Taking the lead on sustainability

​​Tasmanian students are showing a keen interest in sustainability. Maree Bakker from EPA Tasmania has been busy presenting cheques to local schools as part of the 2021 Sustainable Schools grant program administered by Keep Australia Beautiful (Tasmania). 

Maree from EPA and Ogilvie students

Maree from EPA and Ogilvie students

The Sustainable Schools grants present an opportunity for schools in Tasmania to undertake projects that meet sustainability objectives.

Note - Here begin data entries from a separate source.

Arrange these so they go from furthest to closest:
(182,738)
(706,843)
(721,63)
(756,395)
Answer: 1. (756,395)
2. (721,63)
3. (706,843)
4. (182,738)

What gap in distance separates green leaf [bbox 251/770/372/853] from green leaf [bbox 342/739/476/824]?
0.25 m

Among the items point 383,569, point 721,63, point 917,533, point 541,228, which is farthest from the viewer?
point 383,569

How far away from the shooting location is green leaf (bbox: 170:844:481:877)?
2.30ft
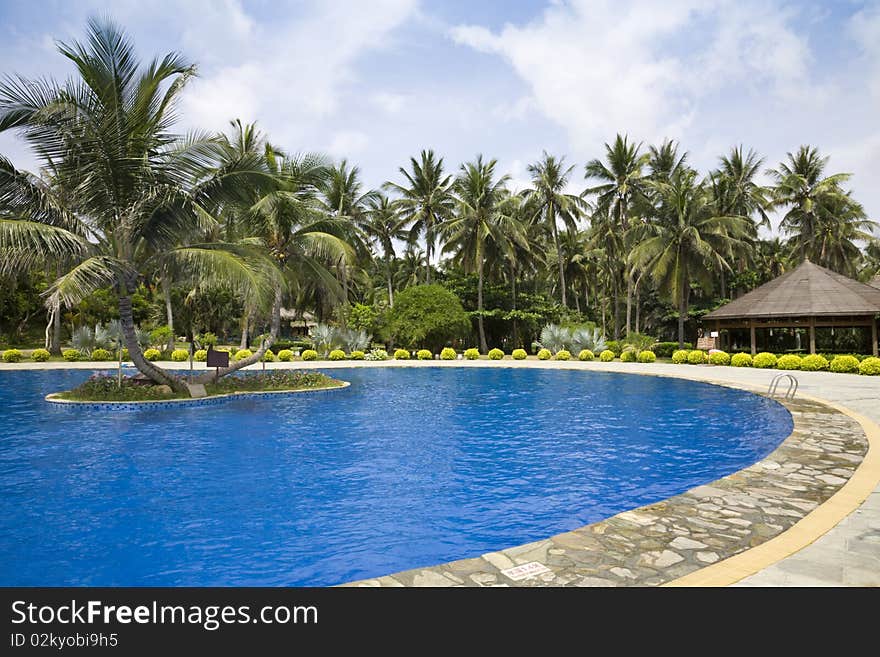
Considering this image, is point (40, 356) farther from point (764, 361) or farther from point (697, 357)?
point (764, 361)

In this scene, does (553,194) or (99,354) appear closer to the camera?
(99,354)

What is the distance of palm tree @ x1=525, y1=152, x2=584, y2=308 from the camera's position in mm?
34375

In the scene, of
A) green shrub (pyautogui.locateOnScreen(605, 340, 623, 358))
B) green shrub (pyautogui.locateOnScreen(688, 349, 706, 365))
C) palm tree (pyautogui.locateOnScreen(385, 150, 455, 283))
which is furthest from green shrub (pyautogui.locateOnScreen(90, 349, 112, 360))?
green shrub (pyautogui.locateOnScreen(688, 349, 706, 365))

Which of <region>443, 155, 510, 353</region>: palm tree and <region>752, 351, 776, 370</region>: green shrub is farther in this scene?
<region>443, 155, 510, 353</region>: palm tree

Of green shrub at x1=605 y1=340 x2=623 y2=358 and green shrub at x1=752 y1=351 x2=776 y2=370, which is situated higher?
green shrub at x1=605 y1=340 x2=623 y2=358

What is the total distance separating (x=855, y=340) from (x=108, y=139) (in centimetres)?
3551

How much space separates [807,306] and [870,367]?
5.96 meters

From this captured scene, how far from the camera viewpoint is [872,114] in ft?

They are judged on the environmental programs they propose to implement in the classroom, the school yard, and the wider community. 

Maree presenting the local schools with cheque

Maree presenting cheques to Tasmanian students 

​Maree said “I presented cheques to Ogilvie High School, Huonville High School and the Huon Valley Homeschool Group.  

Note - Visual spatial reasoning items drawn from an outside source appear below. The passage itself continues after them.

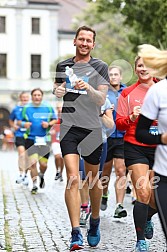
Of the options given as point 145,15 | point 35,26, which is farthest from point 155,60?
point 35,26

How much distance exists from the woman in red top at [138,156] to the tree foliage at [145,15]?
8.53m

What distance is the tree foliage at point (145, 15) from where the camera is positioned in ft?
52.3

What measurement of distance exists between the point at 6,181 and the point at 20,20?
133 feet

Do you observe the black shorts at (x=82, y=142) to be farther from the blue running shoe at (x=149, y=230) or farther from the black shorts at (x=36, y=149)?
the black shorts at (x=36, y=149)

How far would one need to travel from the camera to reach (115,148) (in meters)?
9.61

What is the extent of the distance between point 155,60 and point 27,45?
51588 mm

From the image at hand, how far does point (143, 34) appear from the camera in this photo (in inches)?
713

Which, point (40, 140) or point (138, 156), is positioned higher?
point (138, 156)

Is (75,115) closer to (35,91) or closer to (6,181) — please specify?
(35,91)

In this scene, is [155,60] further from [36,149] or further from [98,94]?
[36,149]

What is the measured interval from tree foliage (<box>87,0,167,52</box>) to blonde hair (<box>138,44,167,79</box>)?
1055 cm

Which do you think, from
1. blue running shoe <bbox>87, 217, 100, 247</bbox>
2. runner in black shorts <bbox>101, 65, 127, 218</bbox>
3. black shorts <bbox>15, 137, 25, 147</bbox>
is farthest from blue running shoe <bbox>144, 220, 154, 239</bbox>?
black shorts <bbox>15, 137, 25, 147</bbox>

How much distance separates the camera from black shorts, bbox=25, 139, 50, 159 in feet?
43.2

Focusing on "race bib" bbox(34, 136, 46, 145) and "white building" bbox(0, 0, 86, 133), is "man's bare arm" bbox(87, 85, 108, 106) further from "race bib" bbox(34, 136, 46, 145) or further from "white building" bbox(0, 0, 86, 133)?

“I enjoyed seeing how the funds will be used to provide facilities in schools to encourage the children to learn about and participate in sustainability, hands-on. This supports the cross-curriculum priority of Sustainability and harnesses a lot of good will in both the teaching staff and students to do something positive for the environment.” 

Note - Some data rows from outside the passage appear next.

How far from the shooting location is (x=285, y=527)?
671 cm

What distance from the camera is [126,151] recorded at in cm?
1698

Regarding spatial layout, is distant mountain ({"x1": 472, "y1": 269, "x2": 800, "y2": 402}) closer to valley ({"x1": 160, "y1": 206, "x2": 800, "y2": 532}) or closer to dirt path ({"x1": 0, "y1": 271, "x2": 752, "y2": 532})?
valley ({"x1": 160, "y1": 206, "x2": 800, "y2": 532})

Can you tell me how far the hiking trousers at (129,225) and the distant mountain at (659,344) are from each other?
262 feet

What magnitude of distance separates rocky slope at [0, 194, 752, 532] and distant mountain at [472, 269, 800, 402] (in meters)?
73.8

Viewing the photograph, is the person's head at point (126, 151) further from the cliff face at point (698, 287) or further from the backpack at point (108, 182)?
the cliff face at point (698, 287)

The three cheques Maree presented were three of eleven Sustainable Schools grants that were provided by Keep Australia Beautiful (Tasmania).  DPIPWE helps fund Keep Australia Beautiful with $45,000 per annum, and in turn, Keep Australia Beautiful works to promote litter reduction and sustainability. Hydro Tasmania and Wrigleys also fund the school grants. 

Maree presenting the local schools with cheque

Maree congratulating schools for being a part of the 2021 Sustainable Schools grants program 

​Maree was on the selection panel for the Sustainable Schools grants: there were 16 proposals for a total pool of $16,000, but only eleven could be funded. There were a broad range of applications, including building greenhouses, composting, creating habitat, establishing recycling facilities, making car litter bags, making beeswax wraps and worm faming. 

Maree’s favourite part of giving out the cheques was “discovering that Ogilvie High School students will have special, dedicated classes, starting next year on Sustainability”. Ogilvie is particularly impressive: through a sustainability lens they cover ecology, systems thinking, career pathways, self sufficiency, doughnut economics, healthy eating, food miles, organic food production, regenerative agriculture, soil science, plant anatomy/physiology, enterprise and landscape scale resource management. 

Another cheque will be presented to Brighton Primary School on 21 September.

Brighton Primary School has been teaching gardening and cooking in regular garden classes, and are now are upgrading the composting system so students can observe first-hand the scientific process of decomposition. This will ‘complete the circle’ when they use that compost back on the garden, to grow the next lot of produce. This is ‘circular economy’ in action.

Sustainable Schools grant recipients in 2021 were:

  • ​Margate Primary School [south] with their wonderful worms project 
  • Mole Creek Primary School [north] with their focus on food production and waste 
  • Brighton Primary School [south] with their project on compost 
  • Ogilvie High School [south] - Greenhouse/sustainable growing 
  • Kingston High School [south] - Greenhouse/social enterprise  
  • Latrobe Primary School [northwest] - Spotlight on Sustainability  
  • Spreyton Primary School [northwest] - Herbs R Us  
  • Huonville High School [south] - Recycling hub  
  • Nixon St Primary School [northwest] - Care for the Planet /reduce rubbish  
  • ​Huon Valley Homeschoolers[south] - Car rubbish bags 
  • Meander Outdoor ED [north] - Whole school sustainability 

Keep Australia Beautiful (Tas) also conduct the Sustainable Communities - Tidy Towns Awards 2021 awards ​annually.